Le Rassemblement pour la planète[1] considère que, sur les 8 associations de protection de l’environnement nommées par le ministère de l’écologie, 2 d’entre elles ne remplissent pas les critères détaillés dans un décret du 16 août 2013, qui fixe la composition et le fonctionnement du CNTE, -lequel a succédé au Conseil national du développement durable et du Grenelle de l'environnement (CNDDGE). «Ces instances doivent être agréées[2], mais aussi être habilitées[3] pour prendre part au débat sur l'environnement, qui se déroule dans le cadre des instances consultatives ayant vocation à examiner les politiques d'environnement et de développement durable. Or le 6 septembre dernier, le WWF France et les Amis de la Terre France n’étaient pas habilités à ce titre», détaille Narito Harada, avocat du Rassemblement pour la planète, pour Le Journal de l’environnement. L’avocat avait introduit un recours en janvier dernier contre ce «super agrément», dont l’obtention nécessite que les associations affichent 2.000 cotisants, répartis dans au moins 6 régions (5.000 pour les fondations reconnues d'utilité publique, comme la Fondation Nicols Hulot-FNH); «justifient d'une expérience et de savoirs reconnus» et «disposent de statuts, de financements ainsi que de conditions d'organisation et de fonctionnement qui ne limitent pas leur indépendance, notamment à l'égard des pouvoirs publics, des partis politiques, des syndicats, des cultes, ou d'intérêts professionnels ou économiques». Ancien président de la Société française de droit de l’environnement (SFDE), privée de son agrément à cette occasion, Philippe Billet estimait alors que ce seuil des 2.000 adhérents «conduit à accorder à certaines associations une situation de quasi-monopole à l’échelon national».

 

Autres sorties de crise?

«Nous n’avons pas de grief contre le WWF ou les AT, assure l’avocat, mais il est bizarre que n’ayant pas été habilitées, elles aient tout de même été nommées.» Depuis, le WWF France a reçu le «super agrément». Mais cela ne régulariserait pas l’illégalité soulevée par le Rassemblement pour la planète, assure l’avocat, car le juge administratif apprécie la légalité au jour où l’arrêté litigieux a été pris. L’issue du recours, qui ne devrait pas être examiné avant un an, ne semble faire aucun doute pour Narito Harada. Il espère toutefois que d’ici là, le ministère de l’écologie abrogera l’arrêté illégal et nommera l’une des associations du Rassemblement, comme Générations futures (détentrice du super agrément). Autre solution qui semblerait constituer aussi une solution acceptable pour les requérants: la rédaction d’un arrêté rectificatif, qui réintégrerait une des associations de santé environnementale au sein du CNTE. Pour l’instant, le cabinet de Philippe Martin n’a reçu aucun des protagonistes pour aborder cette question.

 

 



[1] Composé du réseau Santé-Environnement (perturbateurs endocriniens), de Générations futures (pesticides), Robin des toits (ondes électromagnétiques), Respire, ou encore Ecologie sans frontière (pollution de l’air).

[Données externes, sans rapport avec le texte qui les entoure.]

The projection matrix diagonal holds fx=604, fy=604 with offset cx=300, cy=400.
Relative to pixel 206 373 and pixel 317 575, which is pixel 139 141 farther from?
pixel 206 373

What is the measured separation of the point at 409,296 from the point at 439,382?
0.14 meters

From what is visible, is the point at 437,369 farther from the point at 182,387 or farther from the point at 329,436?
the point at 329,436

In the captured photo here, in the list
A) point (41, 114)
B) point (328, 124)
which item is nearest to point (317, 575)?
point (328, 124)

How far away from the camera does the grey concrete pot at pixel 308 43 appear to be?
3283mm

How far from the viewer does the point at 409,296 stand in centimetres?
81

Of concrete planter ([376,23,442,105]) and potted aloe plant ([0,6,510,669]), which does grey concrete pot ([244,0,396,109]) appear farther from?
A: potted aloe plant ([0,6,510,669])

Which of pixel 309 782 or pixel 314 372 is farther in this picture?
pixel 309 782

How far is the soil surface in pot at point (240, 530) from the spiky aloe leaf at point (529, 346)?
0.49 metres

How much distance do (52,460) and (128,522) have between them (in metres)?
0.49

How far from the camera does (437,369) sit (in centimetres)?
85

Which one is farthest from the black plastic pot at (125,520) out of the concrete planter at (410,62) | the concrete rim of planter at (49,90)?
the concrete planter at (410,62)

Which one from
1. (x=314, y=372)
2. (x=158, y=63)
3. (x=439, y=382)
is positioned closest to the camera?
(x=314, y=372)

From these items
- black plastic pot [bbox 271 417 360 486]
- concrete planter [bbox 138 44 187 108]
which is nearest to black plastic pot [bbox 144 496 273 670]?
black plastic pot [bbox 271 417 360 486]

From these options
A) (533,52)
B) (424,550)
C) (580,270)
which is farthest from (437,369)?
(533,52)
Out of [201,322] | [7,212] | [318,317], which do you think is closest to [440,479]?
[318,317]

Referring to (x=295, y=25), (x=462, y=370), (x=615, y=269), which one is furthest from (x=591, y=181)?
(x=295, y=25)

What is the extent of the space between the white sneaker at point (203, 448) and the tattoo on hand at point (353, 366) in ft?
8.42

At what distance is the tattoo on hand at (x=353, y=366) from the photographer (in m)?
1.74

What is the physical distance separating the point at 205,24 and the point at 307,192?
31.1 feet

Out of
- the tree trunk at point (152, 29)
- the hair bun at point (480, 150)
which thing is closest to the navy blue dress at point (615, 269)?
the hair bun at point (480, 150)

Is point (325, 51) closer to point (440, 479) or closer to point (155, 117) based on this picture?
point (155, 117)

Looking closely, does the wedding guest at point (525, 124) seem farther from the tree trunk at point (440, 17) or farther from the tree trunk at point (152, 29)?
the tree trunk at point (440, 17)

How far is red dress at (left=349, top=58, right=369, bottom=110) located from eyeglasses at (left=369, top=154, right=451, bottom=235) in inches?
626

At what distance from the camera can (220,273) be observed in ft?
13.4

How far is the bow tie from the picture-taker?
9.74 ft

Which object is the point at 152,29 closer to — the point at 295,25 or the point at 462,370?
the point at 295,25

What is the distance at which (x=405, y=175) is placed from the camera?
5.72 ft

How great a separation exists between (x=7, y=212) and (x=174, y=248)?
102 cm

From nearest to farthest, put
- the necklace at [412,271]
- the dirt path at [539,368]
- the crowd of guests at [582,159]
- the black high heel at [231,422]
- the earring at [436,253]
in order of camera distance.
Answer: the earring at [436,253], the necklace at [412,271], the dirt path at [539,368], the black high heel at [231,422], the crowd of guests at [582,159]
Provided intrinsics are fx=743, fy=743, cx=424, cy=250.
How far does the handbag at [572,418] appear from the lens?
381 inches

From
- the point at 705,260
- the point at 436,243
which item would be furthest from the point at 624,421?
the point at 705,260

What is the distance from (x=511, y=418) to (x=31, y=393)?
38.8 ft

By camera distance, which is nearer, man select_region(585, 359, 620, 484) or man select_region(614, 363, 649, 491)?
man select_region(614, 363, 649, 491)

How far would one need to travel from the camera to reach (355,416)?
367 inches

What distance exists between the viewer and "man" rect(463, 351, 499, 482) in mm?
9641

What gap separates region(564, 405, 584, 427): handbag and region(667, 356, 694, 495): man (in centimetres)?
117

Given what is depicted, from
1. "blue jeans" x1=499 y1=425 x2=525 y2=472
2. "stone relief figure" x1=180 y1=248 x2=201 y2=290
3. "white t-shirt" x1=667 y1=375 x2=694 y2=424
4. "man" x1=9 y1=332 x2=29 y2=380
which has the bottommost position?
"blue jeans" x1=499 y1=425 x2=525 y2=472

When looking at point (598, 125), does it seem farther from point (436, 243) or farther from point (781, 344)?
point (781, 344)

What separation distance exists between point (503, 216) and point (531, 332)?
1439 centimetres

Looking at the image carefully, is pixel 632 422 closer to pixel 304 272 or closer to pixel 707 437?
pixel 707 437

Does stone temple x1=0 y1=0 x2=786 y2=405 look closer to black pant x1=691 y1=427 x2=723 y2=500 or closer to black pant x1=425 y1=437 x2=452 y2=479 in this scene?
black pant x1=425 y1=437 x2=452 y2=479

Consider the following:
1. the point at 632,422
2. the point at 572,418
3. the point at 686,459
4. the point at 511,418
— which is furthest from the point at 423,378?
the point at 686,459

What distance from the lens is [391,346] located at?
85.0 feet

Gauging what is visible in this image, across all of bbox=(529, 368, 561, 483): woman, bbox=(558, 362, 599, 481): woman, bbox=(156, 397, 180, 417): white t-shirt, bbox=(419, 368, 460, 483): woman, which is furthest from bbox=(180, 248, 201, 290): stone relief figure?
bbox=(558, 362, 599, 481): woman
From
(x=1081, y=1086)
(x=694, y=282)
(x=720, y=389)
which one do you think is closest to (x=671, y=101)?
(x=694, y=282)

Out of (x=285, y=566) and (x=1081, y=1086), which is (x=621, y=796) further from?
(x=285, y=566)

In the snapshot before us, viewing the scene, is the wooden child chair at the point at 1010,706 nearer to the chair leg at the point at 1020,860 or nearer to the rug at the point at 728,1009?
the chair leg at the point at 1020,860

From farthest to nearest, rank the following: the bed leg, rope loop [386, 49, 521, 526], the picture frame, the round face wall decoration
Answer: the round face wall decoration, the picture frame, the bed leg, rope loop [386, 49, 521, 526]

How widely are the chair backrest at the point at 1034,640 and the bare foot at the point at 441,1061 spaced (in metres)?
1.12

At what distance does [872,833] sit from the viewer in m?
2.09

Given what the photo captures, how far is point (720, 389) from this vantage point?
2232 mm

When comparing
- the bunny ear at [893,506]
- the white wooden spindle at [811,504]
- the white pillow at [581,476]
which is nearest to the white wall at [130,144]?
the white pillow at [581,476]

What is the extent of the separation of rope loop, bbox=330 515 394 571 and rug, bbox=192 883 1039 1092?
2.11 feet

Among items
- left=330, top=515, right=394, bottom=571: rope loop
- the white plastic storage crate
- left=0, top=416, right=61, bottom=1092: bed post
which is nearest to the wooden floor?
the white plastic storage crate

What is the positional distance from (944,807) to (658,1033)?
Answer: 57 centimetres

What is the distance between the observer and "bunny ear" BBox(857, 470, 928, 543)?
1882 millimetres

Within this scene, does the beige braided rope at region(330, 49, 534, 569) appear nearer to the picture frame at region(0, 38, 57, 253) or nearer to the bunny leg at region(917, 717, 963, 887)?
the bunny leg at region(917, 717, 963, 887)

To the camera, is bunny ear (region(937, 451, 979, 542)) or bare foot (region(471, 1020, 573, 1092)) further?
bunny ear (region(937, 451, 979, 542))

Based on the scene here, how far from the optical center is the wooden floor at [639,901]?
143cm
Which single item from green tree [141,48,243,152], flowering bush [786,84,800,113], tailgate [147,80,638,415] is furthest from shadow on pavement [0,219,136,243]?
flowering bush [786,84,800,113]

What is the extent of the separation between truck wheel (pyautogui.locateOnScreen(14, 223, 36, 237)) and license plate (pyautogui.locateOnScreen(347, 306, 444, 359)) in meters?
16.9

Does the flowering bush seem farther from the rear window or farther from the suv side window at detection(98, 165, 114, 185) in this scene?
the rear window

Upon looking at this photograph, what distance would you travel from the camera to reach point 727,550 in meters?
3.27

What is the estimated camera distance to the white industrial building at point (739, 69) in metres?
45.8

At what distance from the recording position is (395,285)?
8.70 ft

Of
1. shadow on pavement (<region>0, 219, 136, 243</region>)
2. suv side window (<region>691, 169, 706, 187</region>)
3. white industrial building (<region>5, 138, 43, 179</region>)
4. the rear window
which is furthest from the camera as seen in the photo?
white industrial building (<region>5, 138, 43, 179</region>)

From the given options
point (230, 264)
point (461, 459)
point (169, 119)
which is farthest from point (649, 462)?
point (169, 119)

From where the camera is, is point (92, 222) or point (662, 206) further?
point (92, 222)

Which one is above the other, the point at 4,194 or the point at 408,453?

[2] Ce qui leur permet de bénéficier d’une présomption d’intérêt à agir devant le juge administratif.

[3] Les règles de la représentativité des associations de protection de la nature et de l’environnement ont été revues après le Grenelle de l’environnement, pour désigner des «partenaires environnementaux» ayant vocation à examiner les politiques d’environnement et de développement durable.